Rosetta captures the birth of a comet dust jet

Rosetta captures the birth of a comet dust jet – 21.04.2015

Good timing allowed Rosetta’s imaging system to witness a dust jet shooting out from the surface of Comet 67P.
Comet 67P/Churyumov-Gerasimenko is one busy bundle of ice and rock. It doesn’t just sit there like a lump in space, but rather emanates jets of dust and plumes of vapor. The European Space Agency’s Rosetta spacecraft is witnessing this activity and giving us some exciting images of material streaming off the comet’s surface. A newly released image shows the rare moment when a fresh dust jet emerges.

Comet 67P is nearing the sun and warming up in the process. The result is a rise in activity coming from the comet.
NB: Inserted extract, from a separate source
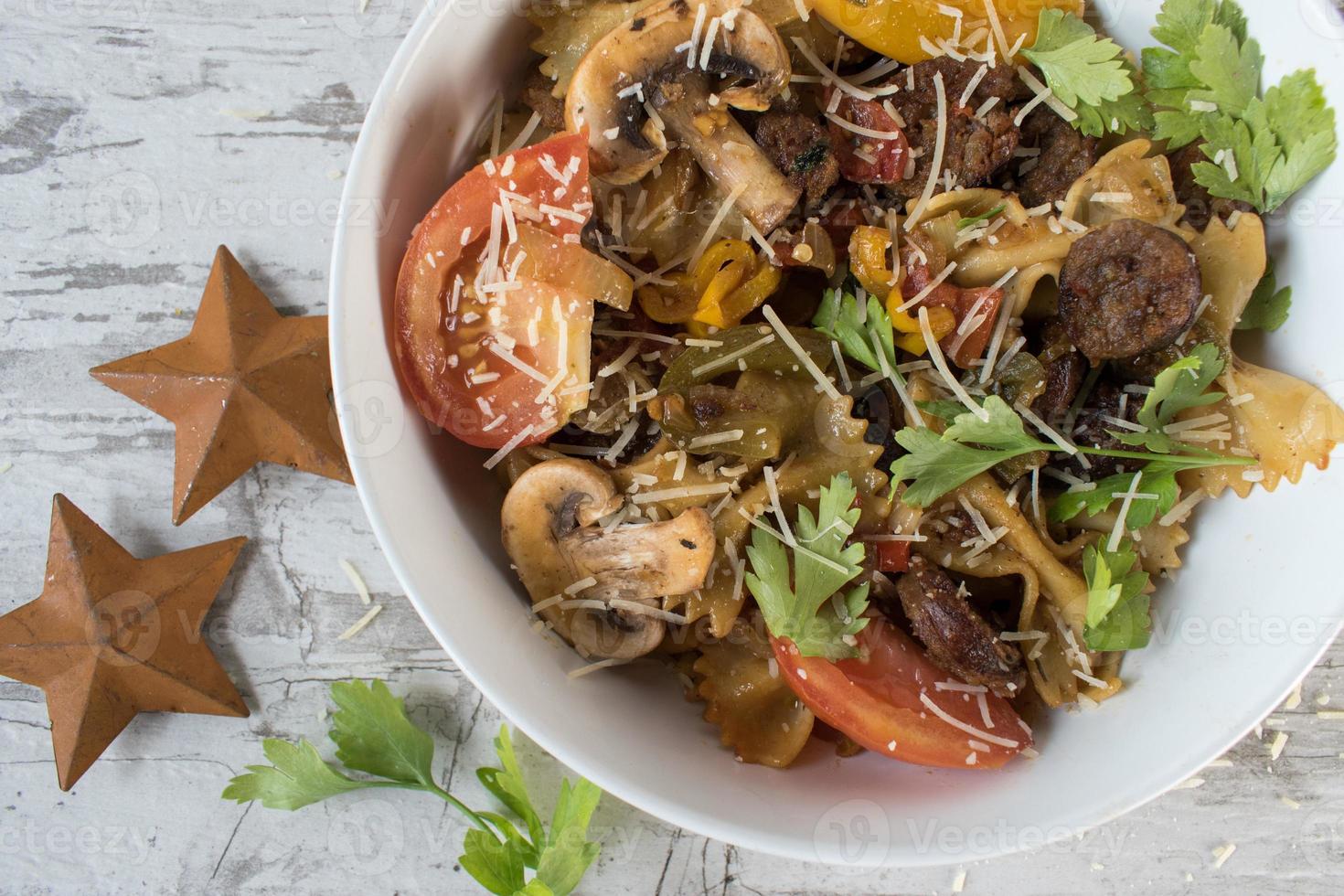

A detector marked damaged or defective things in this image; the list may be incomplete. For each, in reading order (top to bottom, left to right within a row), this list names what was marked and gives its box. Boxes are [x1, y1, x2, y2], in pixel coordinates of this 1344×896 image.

rusty metal star [90, 245, 352, 526]
rusted star decoration [91, 245, 352, 526]
rusted star decoration [0, 496, 250, 789]
rusty metal star [0, 496, 250, 789]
Two images taken on March 12 are the first to show the onset of a dust jet. Rosetta’s Osiris imaging system took the images two minutes apart. Look to the dark underside of the comet to see the jet’s emergence.”This was a chance discovery,” says Osiris principal investigator Holger Sierks from the Max Planck Institute for Solar System Research in Germany. “No one has ever witnessed the wake-up of a dust jet before. It is impossible to plan such an image.”

The Rosetta spacecraft spent 10 years chasing down Comet 67P before reaching orbit and beginning its study of the space rock in August of last year.